System Dynamics is the science that studies interconnections between complex systems and Peccei wanted a system dynamics based scientific simulation model to forecast the future of humanity and planet earth. Dennis Meadows, a professor at MIT Sloan School of Management, took up the project of constructing a simulation model, with funds coming from Volkswagen Foundation.

The team worked on the hypothesis that unlimited growth —propelled by population, industrialisation, pollution, food production and non-renewable resource utilization— is not sustainable because of the limited physical endowment of planet earth. The outcome of this project has been described in this book “Limits to Growth”.

Exponential Growth

Modern economics presume that despite the peaks and troughs of business cycles, economies would always continue to grow in the long term. This book rebuts the aforesaid presumption of perpetual growth and ascribes the reason to the finiteness of Earth’s physical resources, which would eventually exhaust due to exponential growth in material demand. While authors acknowledge the diminishing marginal utility of material consumption —only after having met the threshold limit necessary for ensuring the basic well-being, the argument presented by the unrestrained growth is not on ethical or ideological grounds.  

The book explains the concept of exponential function in a rather lucid and non-mathematical manner, and provides an intuitive understanding of reasons behind the exponential growth in population and industrial output through the use of “feedback loops”. The study group observed the dominance of positive feedback loops in all the studied variables – population, industrial output, pollution, food production and non-renewable resource utilisation.

Further, the book juxtaposes exponential growth in aforesaid variables with a decline of finite physical resources of the planet, so as to ascertain the overshoot[1] and cross point. Those physical resources determine the carrying capacity of the planet, and are hence the ‘Limits to growth’.

◆ Material
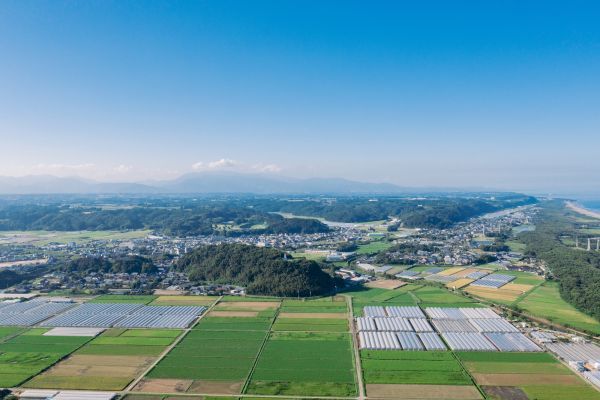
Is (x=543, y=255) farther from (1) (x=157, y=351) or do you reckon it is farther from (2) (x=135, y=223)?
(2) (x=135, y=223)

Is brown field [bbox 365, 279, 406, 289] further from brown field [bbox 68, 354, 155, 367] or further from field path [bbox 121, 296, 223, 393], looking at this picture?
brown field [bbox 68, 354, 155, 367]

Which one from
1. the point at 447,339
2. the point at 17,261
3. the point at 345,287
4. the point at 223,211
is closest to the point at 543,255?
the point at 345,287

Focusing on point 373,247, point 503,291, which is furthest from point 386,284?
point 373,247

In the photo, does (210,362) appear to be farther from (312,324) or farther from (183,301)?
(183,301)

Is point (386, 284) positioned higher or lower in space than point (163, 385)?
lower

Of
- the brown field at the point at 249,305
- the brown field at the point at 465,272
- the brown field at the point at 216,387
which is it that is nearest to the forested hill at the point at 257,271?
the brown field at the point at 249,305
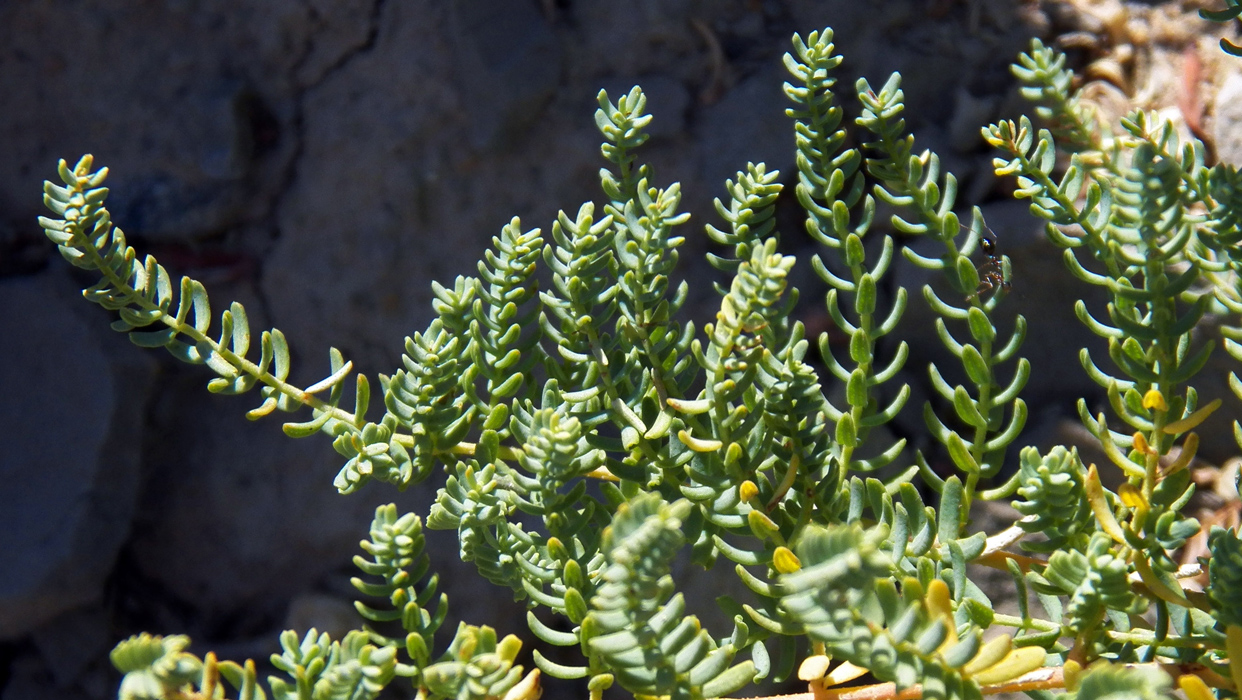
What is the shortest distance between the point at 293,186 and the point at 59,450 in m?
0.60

--

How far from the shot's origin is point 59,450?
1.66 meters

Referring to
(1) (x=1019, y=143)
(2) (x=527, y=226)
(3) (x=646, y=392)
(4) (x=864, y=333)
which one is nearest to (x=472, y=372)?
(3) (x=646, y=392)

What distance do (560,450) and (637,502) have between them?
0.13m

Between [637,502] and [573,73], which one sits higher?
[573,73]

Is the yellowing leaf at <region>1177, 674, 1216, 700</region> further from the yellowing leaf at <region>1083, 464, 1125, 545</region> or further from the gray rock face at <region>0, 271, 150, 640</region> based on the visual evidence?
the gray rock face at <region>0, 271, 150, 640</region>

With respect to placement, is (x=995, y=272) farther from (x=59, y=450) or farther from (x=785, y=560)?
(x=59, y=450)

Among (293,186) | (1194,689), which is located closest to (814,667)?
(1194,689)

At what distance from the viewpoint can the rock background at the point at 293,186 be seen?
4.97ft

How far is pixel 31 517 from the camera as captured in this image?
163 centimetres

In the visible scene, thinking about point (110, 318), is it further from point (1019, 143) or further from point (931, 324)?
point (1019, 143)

◆ To do
In the text on "Limits to Growth":
(a) Which organization funded the simulation project?
(b) Which kind of feedback loop did the study group find dominant in all the variables it studied?
(c) What do the planet's physical resources determine, according to the final paragraph?

◆ Final result
(a) The Volkswagen Foundation.
(b) Positive feedback loops.
(c) The carrying capacity of the planet.